* start Input rows *
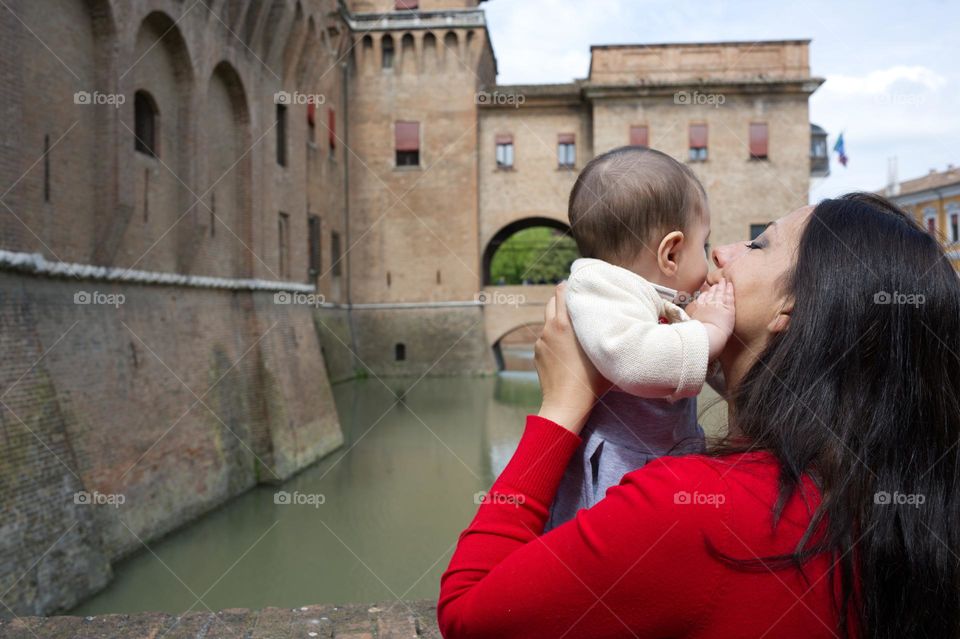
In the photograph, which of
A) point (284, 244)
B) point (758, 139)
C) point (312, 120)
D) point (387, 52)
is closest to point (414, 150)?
point (387, 52)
* end Input rows *
Job:
Rewrite the records with "closest" changed to "nearest" and everything else left as it is. Omit the pictures.

Finished exercise:
In the photograph, which of
A) point (284, 244)
B) point (758, 139)
C) point (312, 120)
D) point (387, 52)
is nearest to point (414, 150)?
point (387, 52)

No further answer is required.